16 Maggio 2014
Fonti: Adelphi Editore, IBS
Emanuele Severino
Intorno al senso del nulla
L’ultima opera del maggiore filosofo italiano vivente.
Il significato radicale che il «nulla» ha assunto nella riflessione filosofica occidentale accompagna come un’ombra non solo questa forma di pensiero, ma l’intero tragitto della nostra civiltà. Radice prima dell’angoscia, il nulla turba anche e soprattutto per il suo carattere sommamente ambiguo: già Platone, infatti, osserva che pensare il nulla e parlare del nulla significa pensare qualcosa e parlare di qualcosa – come se il nemico che si ha di fronte si sdoppiasse, ingannandoci sulla sua identità. Questa nozione spaesante, che esige di essere interpretata alla luce delle forme più rigorose della speculazione, è stata affrontata da Severino a partire da La Struttura originaria (1958) e fino a La morte e la terra (2011): a tali due opere, e alla seconda in particolare, si ricollega Intorno al senso del nulla, dove da un lato si mostra come l’ambiguità sia ben più profonda di quanto possa sembrare e dall’altro si indagano «le condizioni che rendono possibile la via di uscita». Approfondimento quanto mai necessario, giacché se si rinunciasse a discutere le aporie suscitate dal senso del nulla resterebbe in sospeso la stessa tesi di fondo del pensiero di Severino: che l’uomo e ogni altro ente «sono da sempre salvi dal nulla».

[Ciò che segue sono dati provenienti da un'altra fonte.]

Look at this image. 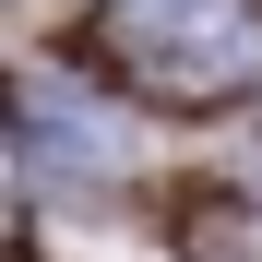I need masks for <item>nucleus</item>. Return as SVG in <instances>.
<instances>
[{"mask_svg":"<svg viewBox=\"0 0 262 262\" xmlns=\"http://www.w3.org/2000/svg\"><path fill=\"white\" fill-rule=\"evenodd\" d=\"M119 36H131L155 72H179V83H214V72L250 60L238 0H119Z\"/></svg>","mask_w":262,"mask_h":262,"instance_id":"nucleus-1","label":"nucleus"},{"mask_svg":"<svg viewBox=\"0 0 262 262\" xmlns=\"http://www.w3.org/2000/svg\"><path fill=\"white\" fill-rule=\"evenodd\" d=\"M24 119H36V131H48V143H83V155H119V131H107L96 107H72V96H60V83H24Z\"/></svg>","mask_w":262,"mask_h":262,"instance_id":"nucleus-2","label":"nucleus"}]
</instances>
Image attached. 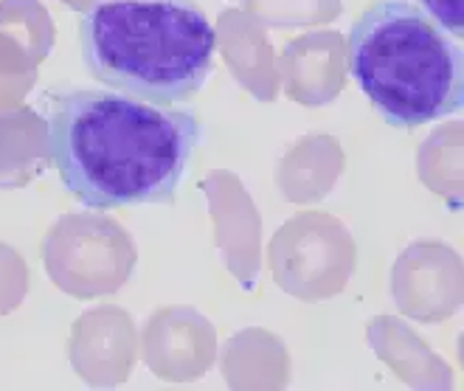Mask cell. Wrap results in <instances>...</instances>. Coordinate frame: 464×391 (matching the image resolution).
<instances>
[{
	"label": "cell",
	"mask_w": 464,
	"mask_h": 391,
	"mask_svg": "<svg viewBox=\"0 0 464 391\" xmlns=\"http://www.w3.org/2000/svg\"><path fill=\"white\" fill-rule=\"evenodd\" d=\"M200 144L192 110L110 87H62L48 107V155L90 208L166 205Z\"/></svg>",
	"instance_id": "6da1fadb"
},
{
	"label": "cell",
	"mask_w": 464,
	"mask_h": 391,
	"mask_svg": "<svg viewBox=\"0 0 464 391\" xmlns=\"http://www.w3.org/2000/svg\"><path fill=\"white\" fill-rule=\"evenodd\" d=\"M87 74L152 104L189 102L214 65V28L197 0H99L79 23Z\"/></svg>",
	"instance_id": "7a4b0ae2"
},
{
	"label": "cell",
	"mask_w": 464,
	"mask_h": 391,
	"mask_svg": "<svg viewBox=\"0 0 464 391\" xmlns=\"http://www.w3.org/2000/svg\"><path fill=\"white\" fill-rule=\"evenodd\" d=\"M346 71L391 127L439 122L464 104V51L411 0H377L349 28Z\"/></svg>",
	"instance_id": "3957f363"
},
{
	"label": "cell",
	"mask_w": 464,
	"mask_h": 391,
	"mask_svg": "<svg viewBox=\"0 0 464 391\" xmlns=\"http://www.w3.org/2000/svg\"><path fill=\"white\" fill-rule=\"evenodd\" d=\"M417 6L453 40L464 34V0H417Z\"/></svg>",
	"instance_id": "277c9868"
}]
</instances>
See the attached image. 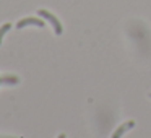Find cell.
<instances>
[{"label":"cell","mask_w":151,"mask_h":138,"mask_svg":"<svg viewBox=\"0 0 151 138\" xmlns=\"http://www.w3.org/2000/svg\"><path fill=\"white\" fill-rule=\"evenodd\" d=\"M37 15H39L41 18H44L46 21H49L50 24H52V28H54V33L57 34V36H60V34L63 33V28H62V23L59 21V18L55 17V15H52L50 12H47V10H44V8H41L39 12H37Z\"/></svg>","instance_id":"6da1fadb"},{"label":"cell","mask_w":151,"mask_h":138,"mask_svg":"<svg viewBox=\"0 0 151 138\" xmlns=\"http://www.w3.org/2000/svg\"><path fill=\"white\" fill-rule=\"evenodd\" d=\"M26 26H37V28H44L46 23H44L41 18H34V17H28V18H23L17 23V28L21 29V28H26Z\"/></svg>","instance_id":"7a4b0ae2"},{"label":"cell","mask_w":151,"mask_h":138,"mask_svg":"<svg viewBox=\"0 0 151 138\" xmlns=\"http://www.w3.org/2000/svg\"><path fill=\"white\" fill-rule=\"evenodd\" d=\"M135 127V122L133 120H128V122H125V124H122L120 127L117 128V130L114 132V135H112V138H120L122 135L125 133L127 130H130V128H133Z\"/></svg>","instance_id":"3957f363"},{"label":"cell","mask_w":151,"mask_h":138,"mask_svg":"<svg viewBox=\"0 0 151 138\" xmlns=\"http://www.w3.org/2000/svg\"><path fill=\"white\" fill-rule=\"evenodd\" d=\"M20 78L13 75H2V85H18Z\"/></svg>","instance_id":"277c9868"},{"label":"cell","mask_w":151,"mask_h":138,"mask_svg":"<svg viewBox=\"0 0 151 138\" xmlns=\"http://www.w3.org/2000/svg\"><path fill=\"white\" fill-rule=\"evenodd\" d=\"M10 28H12L10 23H5V24H2V26H0V44H2V41H4L5 34L10 31Z\"/></svg>","instance_id":"5b68a950"},{"label":"cell","mask_w":151,"mask_h":138,"mask_svg":"<svg viewBox=\"0 0 151 138\" xmlns=\"http://www.w3.org/2000/svg\"><path fill=\"white\" fill-rule=\"evenodd\" d=\"M57 138H67V137H65V135H63V133H60V135H59V137H57Z\"/></svg>","instance_id":"8992f818"},{"label":"cell","mask_w":151,"mask_h":138,"mask_svg":"<svg viewBox=\"0 0 151 138\" xmlns=\"http://www.w3.org/2000/svg\"><path fill=\"white\" fill-rule=\"evenodd\" d=\"M0 85H2V75H0Z\"/></svg>","instance_id":"52a82bcc"},{"label":"cell","mask_w":151,"mask_h":138,"mask_svg":"<svg viewBox=\"0 0 151 138\" xmlns=\"http://www.w3.org/2000/svg\"><path fill=\"white\" fill-rule=\"evenodd\" d=\"M0 138H7V137H0Z\"/></svg>","instance_id":"ba28073f"},{"label":"cell","mask_w":151,"mask_h":138,"mask_svg":"<svg viewBox=\"0 0 151 138\" xmlns=\"http://www.w3.org/2000/svg\"><path fill=\"white\" fill-rule=\"evenodd\" d=\"M150 96H151V94H150Z\"/></svg>","instance_id":"9c48e42d"}]
</instances>
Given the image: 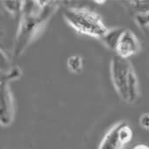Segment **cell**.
Returning <instances> with one entry per match:
<instances>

Adelphi, Saggi. Nuova serie
2013, pp. 211
isbn: 9788845927799
Filosofia
€ 22,00
Dello stesso autore:
La morte e la terra
«Per quanto grandi siano le speranze e le supposizioni umane,» scrive Severino sulla soglia di questo suo nuovo libro «esse si accontentano di poco, rispetto a ciò da cui l’uomo è atteso dopo la morte e a cui è necessario che egli pervenga». Nel proseguire, con mirabile rigore speculativo, quel percorso filosofico che dalla Struttura originaria a Essenza del nichilismo, da Destino della necessità, attraverso La Gloria, è approdato a Oltrepassare, Severino procede qui risolvendo un problema decisivo, lasciato ancora aperto: se «la terra isolata dal destino è oltrepassata dalla terra che salva e dalla Gloria», nondimeno su «“questa nostra vita” – si potrebbe dire – incombe la morte, e continuamente vi irrompe». Sorge quindi un interrogativo ineludibile: «L’attesa della terra che salva continua anche dopo la morte (e che cosa appare in questo prolungarsi dell’attesa? sonno, sogni. Incubi?), oppure con la morte ha compimento anche l’attesa?». Sono i «temi» più antichi ed essenziali dell’uomo – il cristianesimo li chiama i «novissimi» –, che però Severino sviluppa in una dimensione radicalmente diversa da quella in cui si sono costituiti, poiché in lui ogni «tema» si presenta come lo sviluppo della struttura originaria del destino della verità. Nell’architettura del grandioso edificio teoretico che il filosofo è andato solitariamente costruendo nel corso degli anni, La morte e la terra appare dunque un vertice dal quale lo sguardo si spinge oltre ogni confine, giacché Severino non teme di consegnare risposte definitive: «Avvicinarsi alla morte è avvicinarsi all’Immenso della terra che salva e della Gioia».